In the following paragraphs I present a review of AWS Glue features and its functionalities based on a real example of integration with external databases and loading data form there to S3 buckets. Whole purpose of this exercise is to present technical side of the service using a practical case and building a simple solution step by step.
In the reviewed case, the data source is a PostgreSQL database which is an external resource from AWS. It stores few tabular datasets that are supposed to be moved to Amazon S3. Someone could create a connection to scan this database directly In a form of a script, but here we can use AWS Glue Connections. It allows to create a static connection to databases which stores connection’s definition, the chosen user and its password. It delivers a possibility to connect external databases, Amazon RDS, Amazon Redshift, MongoDB and others.
Based on the established connection in AWS Glue, it is possible to scan databases to know what tables are available there. Developers can use AWS Glue Crawlers which may analyse whole databases model for a chosen database schema to create an internal representation of tables. A Crawler can be run manually or based on a schedule to scan one or more data sources. A successful scan of Crawler creates metadata in Data Catalog for Databases and Tables.
Databases and Tables
Databases in AWS Glue serve a purpose of containers for inferred Tables. Tables are just metadata and they reference actual data in an external source, i.e., their data are not saved in Amazon storage. In a situation where inferred Tables are created with Crawler scanning internal Amazon resources, those Tables would also act only as references. This means that deleting Tables in AWS Glue would only lead to deletion of metadata in Data Catalog, but not to deletion of physical resources on external databases or S3. What developers must also remember is that Tables from external resources are not available for ad-hoc queries using Amazon Athena, even though scanned Databases exists in Amazon Athena.
AWS Glue lets developers create Spark or simple Python jobs, where jobs’ settings can be modified to select type of workers, number of workers, timeouts, concurrency, additional libraries, job parameters and so on. Developers may create a job by writing and passing scripts using Amazon platform or using recent feature in AWS Glue Studio to create jobs with a visual designer.
Picture presents a Glue Studio job in a visual form (left) and its representation in code (right).
Continuing with the case study, in the above picture there is a visually created job that would import data from PostgreSQL databases into S3 bucket. In this simple example, there are only three operations used (left side of the picture): Data source, Transform and Data target.
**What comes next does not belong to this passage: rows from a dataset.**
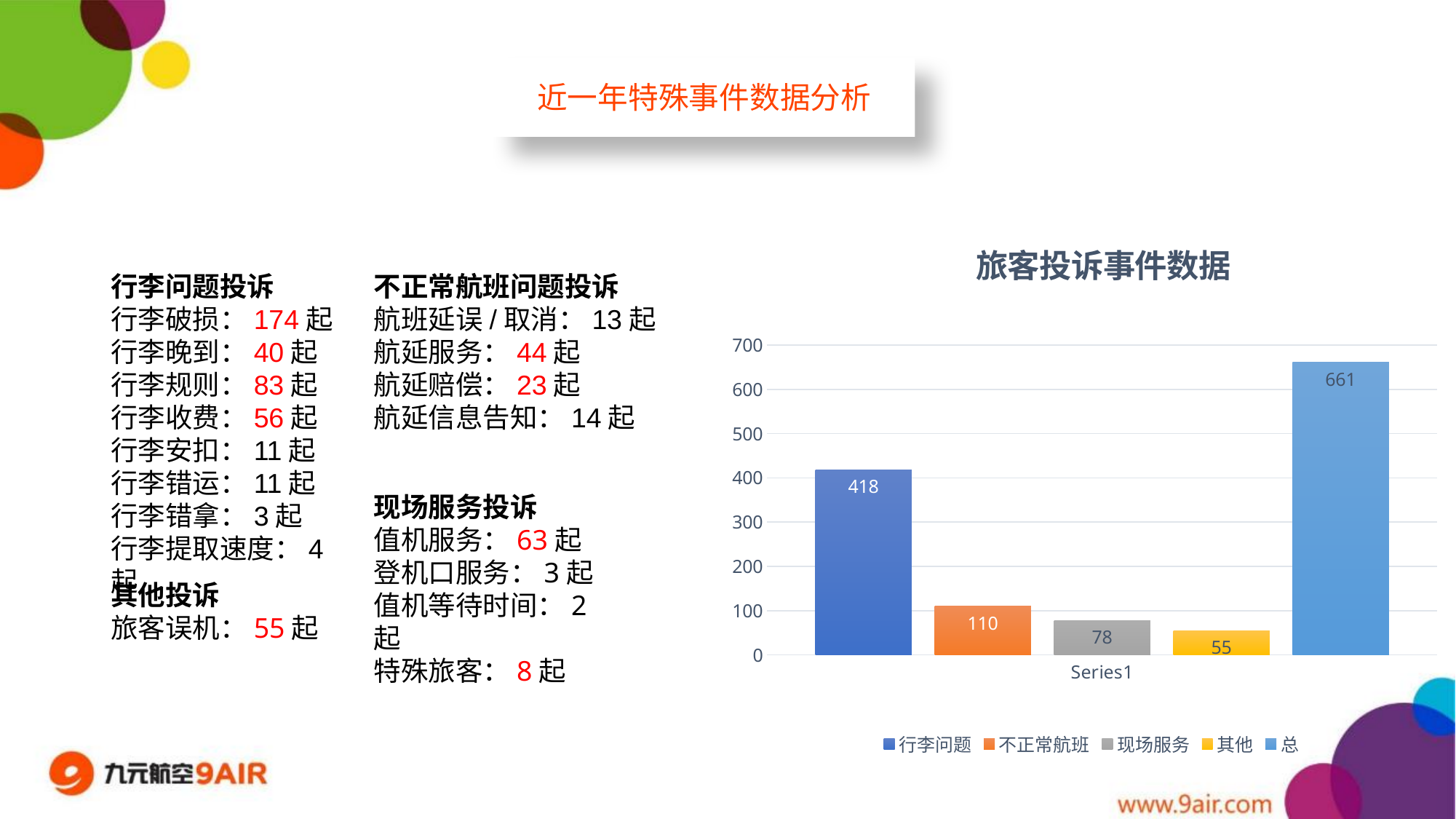
What kind of chart is shown on the slide? Bar chart What is the value for 行李问题 in the chart? 418 How many series does the legend list? 5 What is the difference between the values for 行李问题 and 不正常航班? 308 Which series has the lowest value in the chart? 其他 What is the value for 总 in the chart? 661 What is the value for 其他 in the chart? 55 Which series has the highest value in the chart? 总 What is the value for 现场服务 in the chart? 78 What is the title of the chart? 旅客投诉事件数据 Which is larger, the value for 现场服务 or the value for 其他? 现场服务 What is the value for 不正常航班 in the chart? 110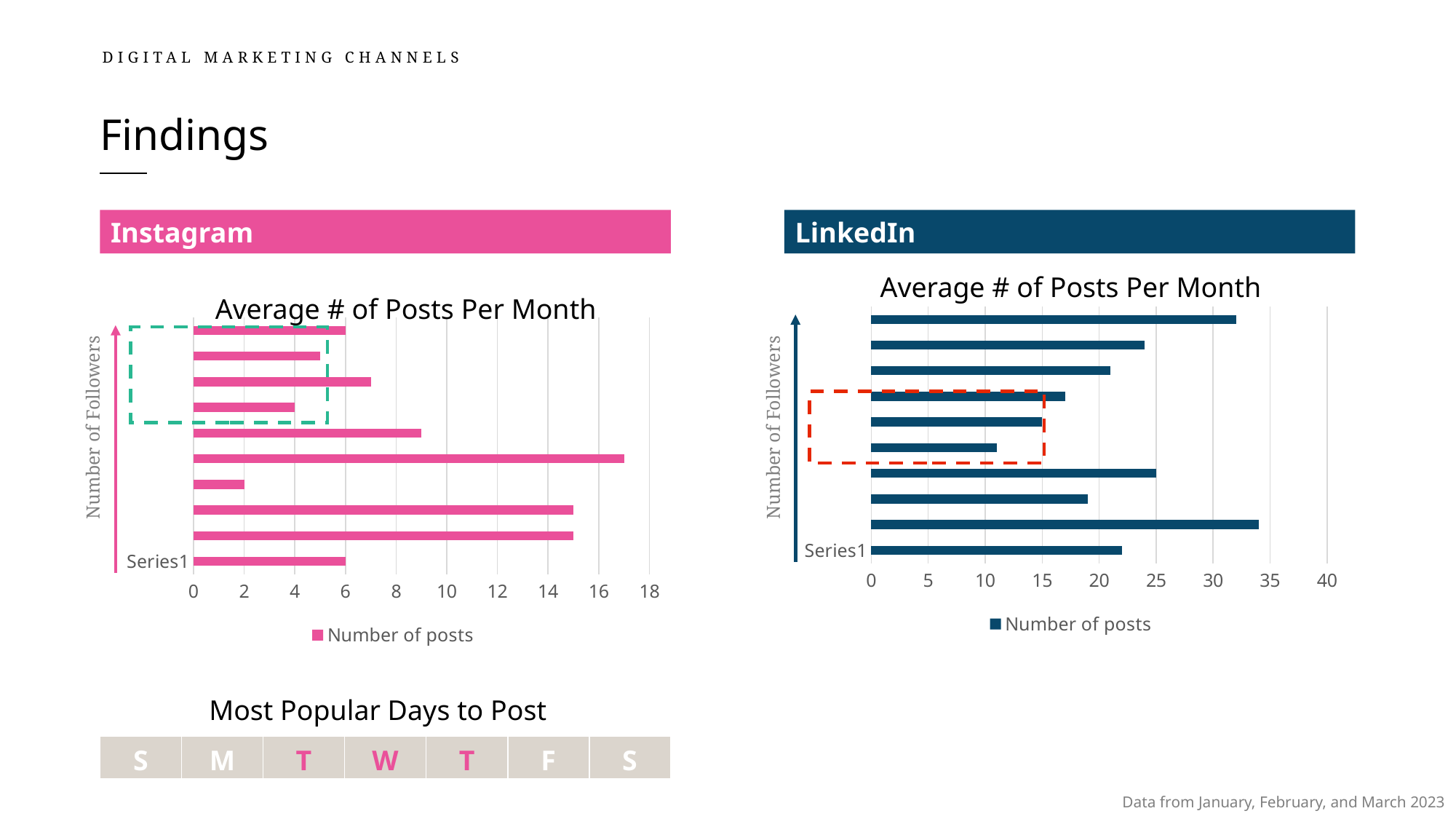
How many series does the legend of the Instagram chart list? 1 How many series does the legend of the LinkedIn chart list? 1 In the LinkedIn chart, how many bars are plotted? 10 Which chart has the larger value for the bar labelled Series1, the Instagram chart or the LinkedIn chart? LinkedIn chart What legend entry is shown under the LinkedIn chart? Number of posts In the Instagram chart, what is the value of the bar labelled Series1? 6 In the Instagram chart, is the longest bar greater or less than 16? greater In the LinkedIn chart, is the value of the bar labelled Series1 greater or less than 20? greater What kind of chart is the LinkedIn "Average # of Posts Per Month" chart? bar chart What kind of chart is the Instagram "Average # of Posts Per Month" chart? bar chart In the Instagram chart, how many bars are plotted? 10 In the LinkedIn chart, is the longest bar greater or less than 30? greater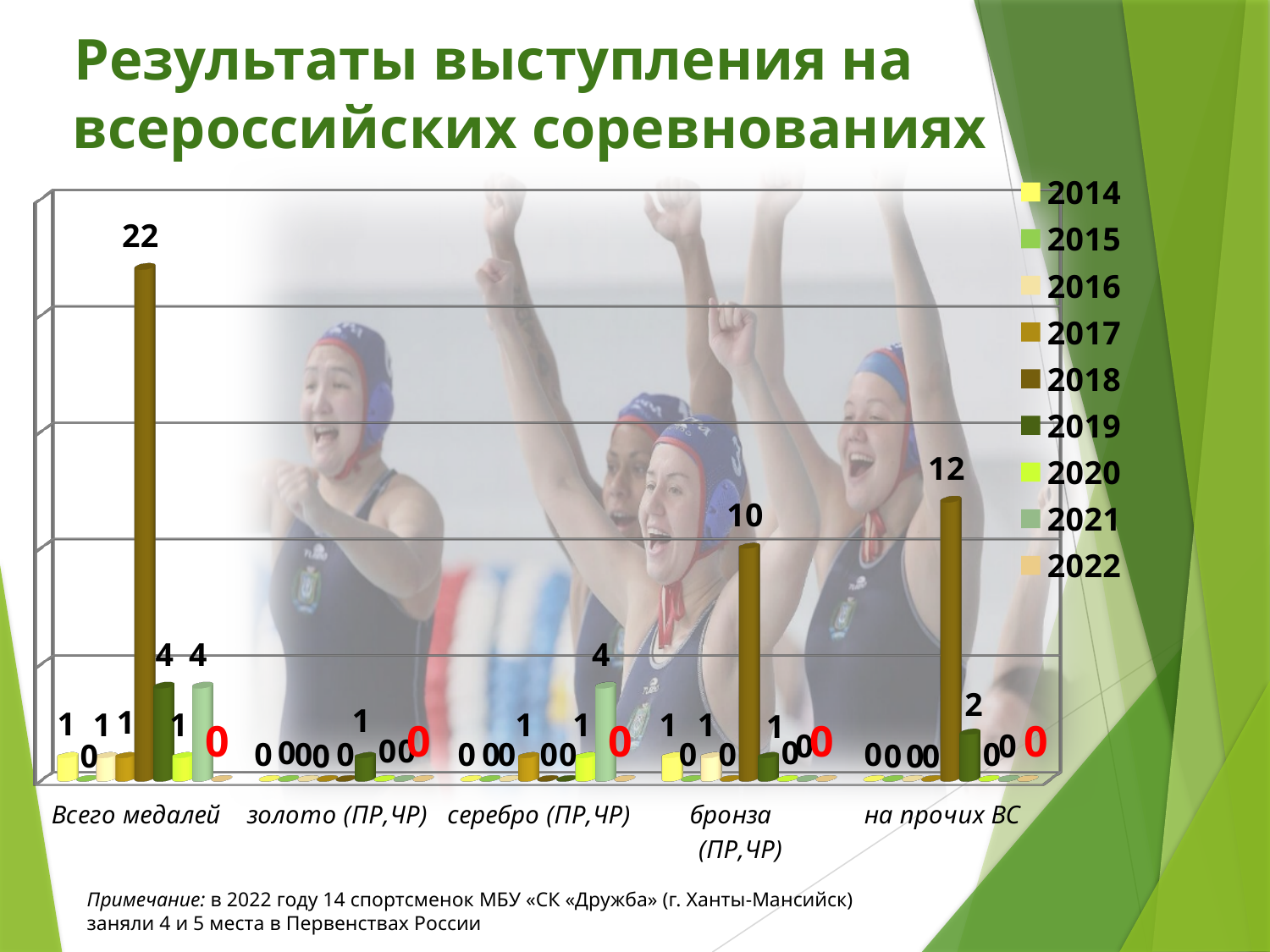
What kind of chart is shown on the slide? bar chart What is the value for 2018 in the 'Всего медалей' category? 22 What is the value for 2021 in the 'серебро (ПР,ЧР)' category? 4 How many series does the legend list? 9 In which category does the 2018 series have its highest value? Всего медалей What is the value for 2018 in the 'на прочих ВС' category? 12 Which is larger for 2018: the value for 'бронза (ПР,ЧР)' or the value for 'на прочих ВС'? на прочих ВС How many categories are shown on the x axis? 5 What is the value for 2018 in the 'бронза (ПР,ЧР)' category? 10 What is the value for 2019 in the 'на прочих ВС' category? 2 What is the value for 2019 in the 'золото (ПР,ЧР)' category? 1 What is the difference between the 2018 values for 'Всего медалей' and 'бронза (ПР,ЧР)'? 12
Those operations and additional other built-in transformations simplify the process of creating Glue jobs. First operation directly creates a data frame from an external table by simply indicating Database and Table created in the previous steps. Then, by “filter” transformation, only specific data are saved into S3 bucket with the last operation.
All those three steps can be done manually just by the means of passing parameters in the visual designer. Moreover, visual transformations will generate a ready to run script (right side of the picture). This script can be modified, but that irreversibly switches off a possibility of further modification using the visual designer. This limitation only allows creation of simplest jobs or a start-up of bigger jobs.
The above steps show the features of AWS Glue. Some of them could be omitted, if one would like to create his/her own way of connecting to a different data source using credentials stored in AWS Secrets Manager instead of creating Connection in AWS Glue. Additionally, there are a couple more useful functions of AWS Glue that were omitted in this article, like Workflow, or Triggers. Apart from the nice sides of AWS Glue, there are some disadvantages that need to be taken into consideration. Those will me mentioned in next article about AWS Glue.